RECORDS —
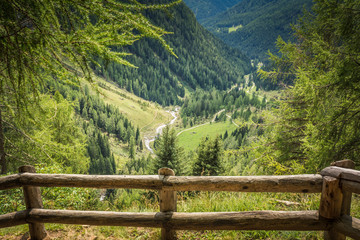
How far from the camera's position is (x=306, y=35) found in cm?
1077

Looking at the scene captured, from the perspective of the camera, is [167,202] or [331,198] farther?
[167,202]

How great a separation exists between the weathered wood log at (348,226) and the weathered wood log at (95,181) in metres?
3.47

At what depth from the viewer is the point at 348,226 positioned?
326 centimetres

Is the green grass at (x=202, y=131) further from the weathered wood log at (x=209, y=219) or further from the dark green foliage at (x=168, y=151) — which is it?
the weathered wood log at (x=209, y=219)

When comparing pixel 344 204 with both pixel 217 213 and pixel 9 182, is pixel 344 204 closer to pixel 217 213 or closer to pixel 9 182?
pixel 217 213

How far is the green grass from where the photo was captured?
13800 cm

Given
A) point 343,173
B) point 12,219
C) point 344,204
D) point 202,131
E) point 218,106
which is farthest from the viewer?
point 218,106

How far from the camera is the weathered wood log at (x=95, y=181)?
3.83 meters

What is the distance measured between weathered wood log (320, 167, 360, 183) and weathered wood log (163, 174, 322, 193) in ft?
0.64

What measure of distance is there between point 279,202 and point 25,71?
7.56 meters

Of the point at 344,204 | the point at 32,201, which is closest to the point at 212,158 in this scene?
the point at 344,204

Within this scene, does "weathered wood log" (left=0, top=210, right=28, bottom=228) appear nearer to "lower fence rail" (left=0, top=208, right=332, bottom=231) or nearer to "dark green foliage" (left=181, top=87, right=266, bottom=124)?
"lower fence rail" (left=0, top=208, right=332, bottom=231)

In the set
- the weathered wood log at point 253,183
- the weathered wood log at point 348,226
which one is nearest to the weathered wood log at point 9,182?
the weathered wood log at point 253,183

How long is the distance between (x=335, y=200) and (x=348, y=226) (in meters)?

EXERCISE AIM —
Please copy the rows verbatim, starting at the line that contains "When comparing pixel" and ending at the last line of the rows.

SOLUTION TO THIS TASK —
When comparing pixel 344 204 with both pixel 217 213 and pixel 9 182, is pixel 344 204 closer to pixel 217 213 or closer to pixel 9 182?
pixel 217 213

How far is the green grass from where the photo was captured?
13800 cm

Given
A) point 343,173
B) point 12,219
C) point 344,204
D) point 202,131
E) point 218,106
which is farthest from the viewer?
point 218,106

How far from the camera is the weathered wood log at (x=95, y=181)?
3.83 meters

What is the distance measured between weathered wood log (320, 167, 360, 183) and weathered wood log (163, 174, 322, 193) in ft?
0.64

What measure of distance is there between point 279,202 and point 25,71?
7.56 meters

Of the point at 344,204 | the point at 32,201, which is closest to the point at 212,158 in this scene?
the point at 344,204

Within this scene, does "weathered wood log" (left=0, top=210, right=28, bottom=228) appear nearer to "lower fence rail" (left=0, top=208, right=332, bottom=231) or nearer to "dark green foliage" (left=181, top=87, right=266, bottom=124)?
"lower fence rail" (left=0, top=208, right=332, bottom=231)

In the set
- the weathered wood log at point 253,183
- the weathered wood log at point 348,226
which one is nearest to the weathered wood log at point 9,182?
the weathered wood log at point 253,183

How long is the distance between (x=335, y=200) and (x=348, y=226) (in meters)?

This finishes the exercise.